進行は遅く、10~20年の経過をたどることもありますが、この病気で生命にかかわることは少ないものです。

  • オリーブ・橋・小脳萎縮症
  • 非遺伝性で、中年以降に歩行障害で発症し、上肢(腕)・言語の失調へと進行し、やがてパーキンソン症状や自律神経症状が高率に加わってきます。

    日本でもっとも多い脊髄小脳変性症のタイプです。

  • メンチェル型失調症
  • 遺伝性で、症状はオリーブ・橋・小脳萎縮症と同じです。

    やや若年から中年にかけて発症する型です。

  • 晩発性小脳皮質萎縮症
  • 非遺伝性で、症状は小脳性の運動失調が主体で、パーキンソン症状、自立神経症状はみられません。中年以降に発症します。

    アルコール中毒、抗てんかん薬中毒、悪性腫瘍の影響でおこる小脳性運動失調症などとの鑑別が必要です。

  • ホルムス型運動失調症
  • 遺伝性で、症状は晩発症小脳皮質萎縮症と同じですが、やや若年から中年にかけて発症します。

  • ジョセフ病
  • 遺伝性で、小脳性の運動失調の他に、深部反射亢進(腱をハンマーででたたいて筋を伸張させると、反射的に筋の収縮がおこる生理的現象の亢進)、バビンスキー徴候(足底の外側を指に向かってこすると親指が反り返る病的現象)、眼震(意思と関係なくおこる眼球の往復運動)、眼瞼下垂、眼球運動障害、パーキンソン病状、末梢神経障害などの多彩な症状の組み合わせがみられます。
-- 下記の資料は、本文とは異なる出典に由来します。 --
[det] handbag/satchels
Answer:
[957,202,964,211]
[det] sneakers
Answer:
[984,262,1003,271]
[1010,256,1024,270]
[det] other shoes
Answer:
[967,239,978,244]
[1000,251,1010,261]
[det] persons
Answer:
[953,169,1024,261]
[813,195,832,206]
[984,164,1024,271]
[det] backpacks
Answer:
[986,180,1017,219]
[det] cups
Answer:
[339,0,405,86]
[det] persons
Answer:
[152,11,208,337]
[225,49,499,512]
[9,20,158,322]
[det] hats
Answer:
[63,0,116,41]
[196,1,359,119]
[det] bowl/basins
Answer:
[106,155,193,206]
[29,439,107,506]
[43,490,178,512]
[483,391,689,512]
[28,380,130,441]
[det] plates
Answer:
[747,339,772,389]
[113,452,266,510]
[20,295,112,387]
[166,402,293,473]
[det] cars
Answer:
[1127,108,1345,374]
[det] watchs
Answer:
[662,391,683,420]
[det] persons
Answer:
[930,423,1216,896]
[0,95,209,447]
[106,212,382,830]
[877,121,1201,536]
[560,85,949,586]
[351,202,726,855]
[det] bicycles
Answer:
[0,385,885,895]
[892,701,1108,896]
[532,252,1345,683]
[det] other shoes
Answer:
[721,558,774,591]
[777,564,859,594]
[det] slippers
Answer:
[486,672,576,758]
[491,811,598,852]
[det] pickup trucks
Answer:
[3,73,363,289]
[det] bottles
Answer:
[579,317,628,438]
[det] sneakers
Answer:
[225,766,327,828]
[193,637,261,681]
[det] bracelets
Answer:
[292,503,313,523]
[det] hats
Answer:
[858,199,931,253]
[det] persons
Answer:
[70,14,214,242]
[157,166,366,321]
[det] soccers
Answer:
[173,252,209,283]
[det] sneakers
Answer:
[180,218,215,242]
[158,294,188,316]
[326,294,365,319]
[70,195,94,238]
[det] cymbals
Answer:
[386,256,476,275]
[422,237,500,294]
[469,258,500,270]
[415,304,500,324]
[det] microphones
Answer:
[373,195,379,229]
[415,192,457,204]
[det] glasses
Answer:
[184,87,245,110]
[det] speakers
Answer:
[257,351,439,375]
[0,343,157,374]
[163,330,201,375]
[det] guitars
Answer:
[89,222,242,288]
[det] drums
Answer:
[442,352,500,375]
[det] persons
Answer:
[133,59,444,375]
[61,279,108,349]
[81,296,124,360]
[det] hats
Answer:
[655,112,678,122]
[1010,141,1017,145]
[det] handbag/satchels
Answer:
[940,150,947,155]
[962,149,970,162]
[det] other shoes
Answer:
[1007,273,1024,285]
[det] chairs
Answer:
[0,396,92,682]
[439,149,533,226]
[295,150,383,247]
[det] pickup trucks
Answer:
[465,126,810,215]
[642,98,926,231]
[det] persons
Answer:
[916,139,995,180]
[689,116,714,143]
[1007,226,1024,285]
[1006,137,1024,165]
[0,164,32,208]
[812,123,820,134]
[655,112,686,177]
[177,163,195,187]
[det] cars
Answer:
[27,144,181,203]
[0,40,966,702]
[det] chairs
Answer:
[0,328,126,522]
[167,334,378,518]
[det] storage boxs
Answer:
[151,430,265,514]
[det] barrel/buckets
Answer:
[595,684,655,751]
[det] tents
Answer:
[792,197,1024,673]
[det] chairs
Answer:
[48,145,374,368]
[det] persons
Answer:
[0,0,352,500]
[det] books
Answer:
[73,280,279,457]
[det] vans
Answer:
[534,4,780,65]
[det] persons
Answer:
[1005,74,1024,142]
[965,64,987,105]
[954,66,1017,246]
    遺伝性の脊髄小脳変性症のなかでは、比較的頻度が高い型で、若年から中年にかけて発症します。

  • フリードライヒ運動失調症
  • 遺伝性で、脊髄小脳変性症のなかで、脊髄型の代表であり、脊髄の後索、脊髄小脳路などに病変があります。

    10歳前後の男児に多くみられ、歩行失調で始まりますが、目を閉じるとふらつきがひどくなるのが特徴です(ロンベルグ徴候)。ついで、手や口の動きのぎこちなさ、下肢(脚)の深部の筋肉の消失、四肢抹消(両手足の末端)の筋肉の脱力と萎縮がみられます。

    そのほか、フリードライヒ足と呼ばれる足の形態異常(凹足。足の裏のつちふまずのカーブが、通常より高くなる状態)や脊椎後弯、心臓病もともないます。

  • 遺伝性痙性まひ
  • 遺伝性で、脊髄の(側索)錐体路に変性おこる病気です。若い人に発症します。

    両下肢(両脚)の筋肉の緊張が高まり、突っ張った歩き方(痙性歩行)、深部反射亢進、バビンスキー微候がみられます。

    40~50歳代ごろには、痙性歩行と尖足(足の先が下を向いてしまう状態)のため歩行ができなくなります。このほか、眼振、溝語障害、排尿障害などを合併することもあります。

  • シャイ・ドレーガ症候群
  • 非遺伝性で、自律神経障害を中心とする脊髄小脳変性症です。中年に発生します。

    オリーブ・橋・小脳変性症に近い病変がみられます。

    軽いパーキンソン病状と運動失調が加わりますが、立ち上がったときの血圧降下がひどいのが特徴で、立ちくらみから失神をおこすほどです。

    大小便の失禁、発汗の減少もおこります。

    昇圧剤を内服し、下肢の血液貯留を防ぎ、脳血流を低下させない目的で、弾性ストッキングを使用します。

できるだけ自力で生活を

治療の担当は精神内科です。まだ特効薬はなく、症状を和らげるための薬の使用と、運動障害に対するリハビリテーションが治療の中心となっています。

厚生省の特定疾患に指定され、治療費は公費から補助されます。

できるだけ自力で生活するようにし、生きがいや楽しみを失わないことが必要です。